# PROBLEMS TO SOLVE
#1 For the news excerpt on Greece's lenders, say whether each statement below agrees with it, answering yes or no and quoting the words that decide it: (a) the lenders accepted the government's savings estimates; (b) the envoys considered the projected savings too rosy; (c) Samaras leads the PASOK Socialists.
#2 Rewrite the part of the news excerpt on Greece's lenders that opens with the words containing "Envoys from the" and closes with "were too rosy.", changing "too rosy" to "overly optimistic".
### EXTRACT TO READ ###
Greece’s international lenders rejected government estimates of 2.5 billion to 3.5 billion euros in savings under a proposed plan to combine 13.5 billion euros in budget cuts and tax hikes. The move sets back the country’s hopes of soon getting the release of more aid needed to keep paying workers and pensioners.

Envoys from the Troika of the EU-IMF-ECB told Prime Minister Antonis Samaras and Finance Minister Yiannis Stournaras that projected savings through cuts in health, defense and public sector spending were too rosy.

Greece
Greece

Samaras, the New Democracy Conservative leader, convinced his coalition partners, the PASOK Socialists and Democratic Left, to renege on their campaign pledges earlier this year to hold the line on more austerity so he could present a united front.
### MATERIAL SHOWN ###
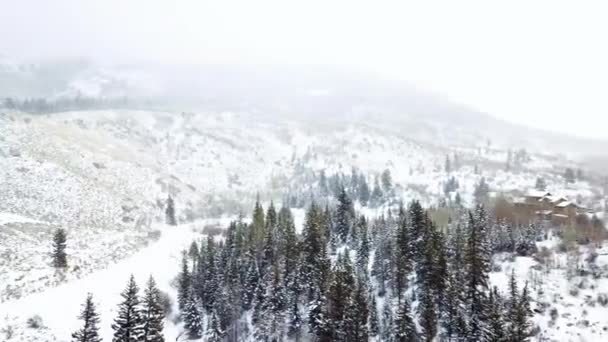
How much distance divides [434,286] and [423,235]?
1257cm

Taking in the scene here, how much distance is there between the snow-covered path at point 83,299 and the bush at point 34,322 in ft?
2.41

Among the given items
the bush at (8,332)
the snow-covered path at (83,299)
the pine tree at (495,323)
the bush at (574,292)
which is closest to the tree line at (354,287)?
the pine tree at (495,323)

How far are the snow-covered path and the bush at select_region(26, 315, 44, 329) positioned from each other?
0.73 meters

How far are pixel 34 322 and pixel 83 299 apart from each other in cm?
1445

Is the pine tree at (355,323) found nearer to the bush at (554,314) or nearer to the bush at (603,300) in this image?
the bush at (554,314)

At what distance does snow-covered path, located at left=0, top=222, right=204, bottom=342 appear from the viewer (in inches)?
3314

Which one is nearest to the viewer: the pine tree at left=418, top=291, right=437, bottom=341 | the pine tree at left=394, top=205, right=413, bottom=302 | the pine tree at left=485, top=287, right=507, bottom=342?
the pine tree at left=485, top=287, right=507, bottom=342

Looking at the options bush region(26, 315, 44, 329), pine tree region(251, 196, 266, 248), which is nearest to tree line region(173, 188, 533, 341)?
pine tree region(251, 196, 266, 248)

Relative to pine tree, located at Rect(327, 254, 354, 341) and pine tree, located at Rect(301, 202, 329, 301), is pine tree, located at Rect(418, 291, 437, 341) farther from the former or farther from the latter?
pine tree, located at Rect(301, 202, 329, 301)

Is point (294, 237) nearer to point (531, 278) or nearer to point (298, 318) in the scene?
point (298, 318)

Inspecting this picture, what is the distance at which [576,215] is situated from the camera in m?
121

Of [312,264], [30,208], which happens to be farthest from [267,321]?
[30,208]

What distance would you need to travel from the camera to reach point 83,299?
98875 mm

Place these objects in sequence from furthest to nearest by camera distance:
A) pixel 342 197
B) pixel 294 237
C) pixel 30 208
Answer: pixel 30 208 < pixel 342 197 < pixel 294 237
###
### MATERIAL SHOWN ###
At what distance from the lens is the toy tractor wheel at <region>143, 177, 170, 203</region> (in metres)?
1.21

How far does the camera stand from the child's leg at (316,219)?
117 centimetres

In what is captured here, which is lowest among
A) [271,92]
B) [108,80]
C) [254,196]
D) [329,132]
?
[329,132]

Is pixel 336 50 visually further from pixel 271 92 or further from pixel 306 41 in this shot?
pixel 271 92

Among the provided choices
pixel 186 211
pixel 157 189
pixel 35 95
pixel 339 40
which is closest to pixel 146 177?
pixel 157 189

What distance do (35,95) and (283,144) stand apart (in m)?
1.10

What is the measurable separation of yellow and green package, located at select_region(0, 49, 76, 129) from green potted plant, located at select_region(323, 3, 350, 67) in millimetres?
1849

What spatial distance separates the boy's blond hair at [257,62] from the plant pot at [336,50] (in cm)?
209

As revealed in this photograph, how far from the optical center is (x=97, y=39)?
###
# TASK RESPONSES
#1
(a) No: "Greece’s international lenders rejected government estimates of 2.5 billion to 3.5 billion euros in savings"
(b) Yes: "projected savings through cuts in health, defense and public sector spending were too rosy"
(c) No: "Samaras, the New Democracy Conservative leader"

#2
Envoys from the Troika of the EU-IMF-ECB told Prime Minister Antonis Samaras and Finance Minister Yiannis Stournaras that projected savings through cuts in health, defense and public sector spending were overly optimistic.